— Start EXCERPT TO READ —
Exchange Act Reporting History
PCCW
Limited (“PCCW”), as the successor to
Cable & Wireless HKT Limited (formerly known as Hong Kong Telecommunications
Limited) (“HKT”), succeeded to the reporting obligations of HKT under Section
13(a) of the Securities Exchange Act of 1934 (the “Exchange Act”) as a result of
its acquisition of all the issued share capital of HKT by way of a scheme of
arrangement effected by HKT and approved by the High Court of the Hong Kong
Special Administrative Region in accordance with Section 166 of the
Companies Ordinance, Chapter 32 of the Laws of Hong Kong in August 2000.
Accordingly, PCCW first incurred its duty to file reports under Section 13(a)
or
Section 15(d) of the Exchange Act in August 2000.
PCCW
has filed or submitted all reports
required under Section 13(a) or Section 15(d) of the Exchange Act and the
corresponding Securities and Exchange Commission rules for the 12 months
preceding the filing of this form. PCCW has filed at least one annual
report under Section 13(a).
Item
2.
Recent United States Market Activity
PCCW
has not issued any securities in the
United States in a registered offering under the Securities Act of 1933, as
amended (the “Securities Act”) since August 2000 when it acquired
HKT.
Item
3.
Foreign Listing and Primary Trading Market
The
foreign exchange on which PCCW has
maintained a listing of its ordinary shares is The Stock Exchange of Hong Kong
Limited (the “SEHK”) and such exchange constitutes the primary trading market
for PCCW’s securities. PCCW was initially listed on the SEHK on
October 18, 1994. PCCW has maintained the listing of its ordinary shares on
the
SEHK for at least the 12 months preceding the filing of this Form
15F.
The
percentage of trading in ordinary shares
that occurred in Hong Kong for the 12-month period from May 19, 2006 to May
18,
2007 (both dates inclusive) was 99.551%.
Item
4.
Comparative Trading Volume Data
The
average trading volume of the ordinary
shares of PCCW in the United States (both on-exchange and off-exchange)
for the
12-month period from May 19, 2006 to May 18, 2007 (both days inclusive)
was 92,849 shares. The average trading volume of the ordinary
shares of PCCW worldwide for the 12-month period from May 19, 2006 to
May 18, 2007 (both days inclusive) was 20,697,200 shares. The
average trading volume of the ordinary shares of PCCW in the United
States for the 12-month period from May 19, 2006 to May 18,
2007 (both days inclusive) was 0.449% of the average trading volume
of the ordinary shares of PCCW worldwide for the 12-month period from
May 19, 2006 to May 18, 2007 (both days inclusive).
PCCW
delisted its American depositary shares
and ordinary shares from the New York Stock Exchange, Inc. on May 18,
2007.
PCCW
has not terminated a sponsored American
Depositary Receipt facility regarding its ordinary shares.
PCCW
used Bloomberg L.P. for determining all
the trading volume information.
— End EXCERPT TO READ —
REQUIREMENTS → Carry on the PCCW filing, picking up right after its final sentence. None of the items after the PCCW filing are needed.
— Start MATERIAL SUPPLIED —
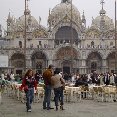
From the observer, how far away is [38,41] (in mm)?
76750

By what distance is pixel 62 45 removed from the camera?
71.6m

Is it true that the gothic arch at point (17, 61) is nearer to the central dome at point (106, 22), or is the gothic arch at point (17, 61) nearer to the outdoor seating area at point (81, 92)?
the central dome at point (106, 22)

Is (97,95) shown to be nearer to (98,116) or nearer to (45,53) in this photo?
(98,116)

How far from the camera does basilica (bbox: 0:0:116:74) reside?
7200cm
— End MATERIAL SUPPLIED —
— Start MATERIAL SUPPLIED —
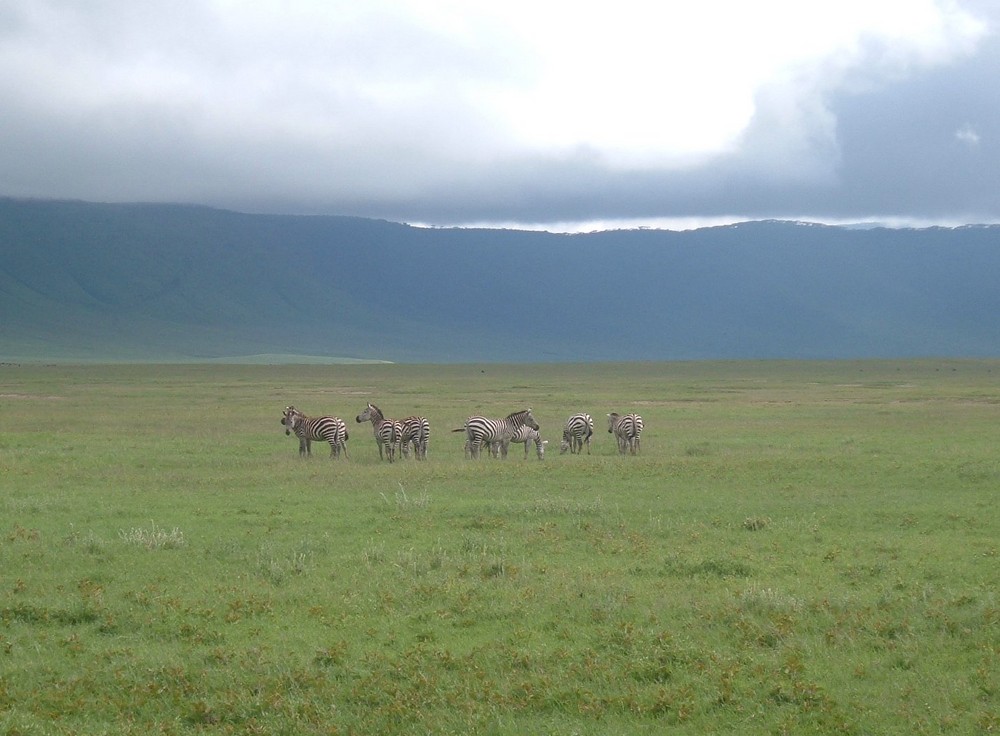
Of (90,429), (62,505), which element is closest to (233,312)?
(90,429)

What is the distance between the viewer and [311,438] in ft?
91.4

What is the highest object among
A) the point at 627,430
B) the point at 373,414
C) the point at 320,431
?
— End MATERIAL SUPPLIED —
OUTPUT OF THE TASK →
Item
5.
Alternative Record Holder Information
Not
applicable.
Item
6. Debt
Securities
Not
applicable.
Item
7.
Notice Requirement
PCCW
has published notice of its intent to
terminate its duty to file reports under Sections 13(a) and 15(d) of the
Exchange Act on June 4, 2007. PCCW used Business Wire to disseminate
the notice in the United States. A copy of this notice is attached as Exhibit
1
to this Form 15F.
Item
8.
Prior Form 15 Filers
Not
applicable.
PART
II
Item
9. Rule
12g3-2(b) Exemption
PCCW
will publish the information required
under Rule 12g3-2(b)(1)(iii) on its website: www.pccw.com.
PART
III
Item
10.
Exhibits
1.
Notice of intent to terminate PCCW’s duty to
file reports under Sections 13(a) and 15(d) of the Exchange Act.
Item
11.
Undertakings
The
undersigned issuer hereby undertakes to
withdraw this Form 15F if, at any time before the effectiveness of its
termination of reporting under Rule 12h-6, it has actual knowledge of
information that causes it reasonably to believe that, at the time of filing
the
Form 15F:
|
(1)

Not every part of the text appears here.